++++ PAGE ++++

Or maybe it's just that I don't like anything at all these days.
Busy weekend, though nothing terribly interesting really happened. Well, unless you count the fact that I am now on a speaking basis with Jason. Friday night we were supposed to go to see Janeane Garofalo at the Orpheum. It took 4 e-mails to convince Jason to go, and then when we got there we discovered that the show had mysteriously been cancelled. We still don't know why, and there we no signs or even employees at the theater. Weird. Anyway, I went back to Jason's house and proceeded to unload all the crap I'd been thinking all week. Basically, the stuff about how horribly he was treating someone he was claiming to be a good friend. And the usual about guys running away from relationships when they get scared. (The story of my life...) Anyway, we spent Saturday night and Sunday morning together, and despite him being grumpy for nearly all of the SCUL ride, we had a nice time.

As far as the world goes, it's still pretty damned stupid. George W. has sunk to unforeseen lows of intellect. "They must have not heard. There's no negotiations." Not only is he still completely unable to utter a proper english sentence, but, by refusing the Taliban's offer to hand over Osama bin Laden, he's basically telling them to "shut up and die". The man is like a kid in a candy store, and since he's got all the flag waving American sheep backing him, it looks like he's not gonna leave until all the sugar has been has been turned into shit.

++++ ENTRIES SHOWN ++++

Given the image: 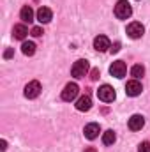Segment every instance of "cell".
Wrapping results in <instances>:
<instances>
[{
    "label": "cell",
    "mask_w": 150,
    "mask_h": 152,
    "mask_svg": "<svg viewBox=\"0 0 150 152\" xmlns=\"http://www.w3.org/2000/svg\"><path fill=\"white\" fill-rule=\"evenodd\" d=\"M131 14H133L131 4L127 0H118L117 5H115V16L118 20H127V18H131Z\"/></svg>",
    "instance_id": "6da1fadb"
},
{
    "label": "cell",
    "mask_w": 150,
    "mask_h": 152,
    "mask_svg": "<svg viewBox=\"0 0 150 152\" xmlns=\"http://www.w3.org/2000/svg\"><path fill=\"white\" fill-rule=\"evenodd\" d=\"M20 18H21L23 23H32V21H34V11H32V7H30V5L21 7V11H20Z\"/></svg>",
    "instance_id": "9a60e30c"
},
{
    "label": "cell",
    "mask_w": 150,
    "mask_h": 152,
    "mask_svg": "<svg viewBox=\"0 0 150 152\" xmlns=\"http://www.w3.org/2000/svg\"><path fill=\"white\" fill-rule=\"evenodd\" d=\"M78 92H79V87L76 83H67L64 87V90H62V99L67 101V103H71V101H74L76 97H78Z\"/></svg>",
    "instance_id": "277c9868"
},
{
    "label": "cell",
    "mask_w": 150,
    "mask_h": 152,
    "mask_svg": "<svg viewBox=\"0 0 150 152\" xmlns=\"http://www.w3.org/2000/svg\"><path fill=\"white\" fill-rule=\"evenodd\" d=\"M12 53H14V51H12L11 48H9V50H5V53H4V58H11V57H12Z\"/></svg>",
    "instance_id": "44dd1931"
},
{
    "label": "cell",
    "mask_w": 150,
    "mask_h": 152,
    "mask_svg": "<svg viewBox=\"0 0 150 152\" xmlns=\"http://www.w3.org/2000/svg\"><path fill=\"white\" fill-rule=\"evenodd\" d=\"M30 34H32V36H34V37H39V36H42V34H44V32H42V28H41V27H34V28H32V32H30Z\"/></svg>",
    "instance_id": "ffe728a7"
},
{
    "label": "cell",
    "mask_w": 150,
    "mask_h": 152,
    "mask_svg": "<svg viewBox=\"0 0 150 152\" xmlns=\"http://www.w3.org/2000/svg\"><path fill=\"white\" fill-rule=\"evenodd\" d=\"M21 51H23V55L32 57V55L36 53V44H34L32 41H25V42L21 44Z\"/></svg>",
    "instance_id": "2e32d148"
},
{
    "label": "cell",
    "mask_w": 150,
    "mask_h": 152,
    "mask_svg": "<svg viewBox=\"0 0 150 152\" xmlns=\"http://www.w3.org/2000/svg\"><path fill=\"white\" fill-rule=\"evenodd\" d=\"M110 50H111L113 53H117V51L120 50V42H115V44H113V48H110Z\"/></svg>",
    "instance_id": "7402d4cb"
},
{
    "label": "cell",
    "mask_w": 150,
    "mask_h": 152,
    "mask_svg": "<svg viewBox=\"0 0 150 152\" xmlns=\"http://www.w3.org/2000/svg\"><path fill=\"white\" fill-rule=\"evenodd\" d=\"M97 78H99V71L94 69V71H92V80H97Z\"/></svg>",
    "instance_id": "603a6c76"
},
{
    "label": "cell",
    "mask_w": 150,
    "mask_h": 152,
    "mask_svg": "<svg viewBox=\"0 0 150 152\" xmlns=\"http://www.w3.org/2000/svg\"><path fill=\"white\" fill-rule=\"evenodd\" d=\"M127 126H129L131 131H141V127L145 126V117H143V115H133V117L129 118Z\"/></svg>",
    "instance_id": "30bf717a"
},
{
    "label": "cell",
    "mask_w": 150,
    "mask_h": 152,
    "mask_svg": "<svg viewBox=\"0 0 150 152\" xmlns=\"http://www.w3.org/2000/svg\"><path fill=\"white\" fill-rule=\"evenodd\" d=\"M51 20H53V11L50 7H39V11H37L39 23H50Z\"/></svg>",
    "instance_id": "4fadbf2b"
},
{
    "label": "cell",
    "mask_w": 150,
    "mask_h": 152,
    "mask_svg": "<svg viewBox=\"0 0 150 152\" xmlns=\"http://www.w3.org/2000/svg\"><path fill=\"white\" fill-rule=\"evenodd\" d=\"M127 73V67L122 60H115L111 66H110V75L115 76V78H124Z\"/></svg>",
    "instance_id": "ba28073f"
},
{
    "label": "cell",
    "mask_w": 150,
    "mask_h": 152,
    "mask_svg": "<svg viewBox=\"0 0 150 152\" xmlns=\"http://www.w3.org/2000/svg\"><path fill=\"white\" fill-rule=\"evenodd\" d=\"M90 108H92V99H90L88 94L81 96V97L76 101V110H78V112H88Z\"/></svg>",
    "instance_id": "7c38bea8"
},
{
    "label": "cell",
    "mask_w": 150,
    "mask_h": 152,
    "mask_svg": "<svg viewBox=\"0 0 150 152\" xmlns=\"http://www.w3.org/2000/svg\"><path fill=\"white\" fill-rule=\"evenodd\" d=\"M83 133H85V138H88V140H95V138L99 136V133H101V126L95 124V122L87 124L85 129H83Z\"/></svg>",
    "instance_id": "9c48e42d"
},
{
    "label": "cell",
    "mask_w": 150,
    "mask_h": 152,
    "mask_svg": "<svg viewBox=\"0 0 150 152\" xmlns=\"http://www.w3.org/2000/svg\"><path fill=\"white\" fill-rule=\"evenodd\" d=\"M143 34H145V27L140 21H133L127 25V36L131 39H140L143 37Z\"/></svg>",
    "instance_id": "5b68a950"
},
{
    "label": "cell",
    "mask_w": 150,
    "mask_h": 152,
    "mask_svg": "<svg viewBox=\"0 0 150 152\" xmlns=\"http://www.w3.org/2000/svg\"><path fill=\"white\" fill-rule=\"evenodd\" d=\"M143 75H145V67H143L141 64H136V66H133V67H131V76H133L134 80L141 78Z\"/></svg>",
    "instance_id": "ac0fdd59"
},
{
    "label": "cell",
    "mask_w": 150,
    "mask_h": 152,
    "mask_svg": "<svg viewBox=\"0 0 150 152\" xmlns=\"http://www.w3.org/2000/svg\"><path fill=\"white\" fill-rule=\"evenodd\" d=\"M141 92H143V87H141V83H140L138 80H131V81H127V85H125V94H127V96L136 97V96H140Z\"/></svg>",
    "instance_id": "52a82bcc"
},
{
    "label": "cell",
    "mask_w": 150,
    "mask_h": 152,
    "mask_svg": "<svg viewBox=\"0 0 150 152\" xmlns=\"http://www.w3.org/2000/svg\"><path fill=\"white\" fill-rule=\"evenodd\" d=\"M88 69H90L88 62L83 60V58H79V60H76L74 64H73V67H71V75L74 76V78H83V76H87Z\"/></svg>",
    "instance_id": "7a4b0ae2"
},
{
    "label": "cell",
    "mask_w": 150,
    "mask_h": 152,
    "mask_svg": "<svg viewBox=\"0 0 150 152\" xmlns=\"http://www.w3.org/2000/svg\"><path fill=\"white\" fill-rule=\"evenodd\" d=\"M41 83H39L37 80H34V81H28L27 83V87H25V97L27 99H36L39 94H41Z\"/></svg>",
    "instance_id": "8992f818"
},
{
    "label": "cell",
    "mask_w": 150,
    "mask_h": 152,
    "mask_svg": "<svg viewBox=\"0 0 150 152\" xmlns=\"http://www.w3.org/2000/svg\"><path fill=\"white\" fill-rule=\"evenodd\" d=\"M94 48H95L97 51H108V50L111 48L110 39L106 37V36H97V37L94 39Z\"/></svg>",
    "instance_id": "8fae6325"
},
{
    "label": "cell",
    "mask_w": 150,
    "mask_h": 152,
    "mask_svg": "<svg viewBox=\"0 0 150 152\" xmlns=\"http://www.w3.org/2000/svg\"><path fill=\"white\" fill-rule=\"evenodd\" d=\"M97 97H99L103 103H113L115 97H117V94H115L113 87H110V85H103V87H99V90H97Z\"/></svg>",
    "instance_id": "3957f363"
},
{
    "label": "cell",
    "mask_w": 150,
    "mask_h": 152,
    "mask_svg": "<svg viewBox=\"0 0 150 152\" xmlns=\"http://www.w3.org/2000/svg\"><path fill=\"white\" fill-rule=\"evenodd\" d=\"M85 152H97L94 147H88V149H85Z\"/></svg>",
    "instance_id": "d4e9b609"
},
{
    "label": "cell",
    "mask_w": 150,
    "mask_h": 152,
    "mask_svg": "<svg viewBox=\"0 0 150 152\" xmlns=\"http://www.w3.org/2000/svg\"><path fill=\"white\" fill-rule=\"evenodd\" d=\"M27 34H28V28H27V25H25V23H18V25H14V28H12V37H14V39L25 41Z\"/></svg>",
    "instance_id": "5bb4252c"
},
{
    "label": "cell",
    "mask_w": 150,
    "mask_h": 152,
    "mask_svg": "<svg viewBox=\"0 0 150 152\" xmlns=\"http://www.w3.org/2000/svg\"><path fill=\"white\" fill-rule=\"evenodd\" d=\"M0 145H2V147H0L2 151H5V149H7V142H5V140H2V142H0Z\"/></svg>",
    "instance_id": "cb8c5ba5"
},
{
    "label": "cell",
    "mask_w": 150,
    "mask_h": 152,
    "mask_svg": "<svg viewBox=\"0 0 150 152\" xmlns=\"http://www.w3.org/2000/svg\"><path fill=\"white\" fill-rule=\"evenodd\" d=\"M138 152H150V142H143V143H140Z\"/></svg>",
    "instance_id": "d6986e66"
},
{
    "label": "cell",
    "mask_w": 150,
    "mask_h": 152,
    "mask_svg": "<svg viewBox=\"0 0 150 152\" xmlns=\"http://www.w3.org/2000/svg\"><path fill=\"white\" fill-rule=\"evenodd\" d=\"M115 140H117V134H115L113 129H108V131L103 133V143H104V145H113Z\"/></svg>",
    "instance_id": "e0dca14e"
}]
</instances>
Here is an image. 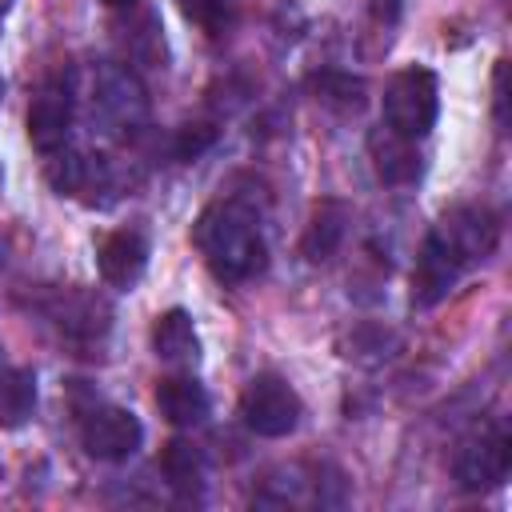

++++

Repeat word for word the passage of the journal entry that opens with the words containing "As far as the" and closes with "turned into shit.".

> TASK ANSWER:
As far as the world goes, it's still pretty damned stupid. George W. has sunk to unforeseen lows of intellect. "They must have not heard. There's no negotiations." Not only is he still completely unable to utter a proper english sentence, but, by refusing the Taliban's offer to hand over Osama bin Laden, he's basically telling them to "shut up and die". The man is like a kid in a candy store, and since he's got all the flag waving American sheep backing him, it looks like he's not gonna leave until all the sugar has been has been turned into shit.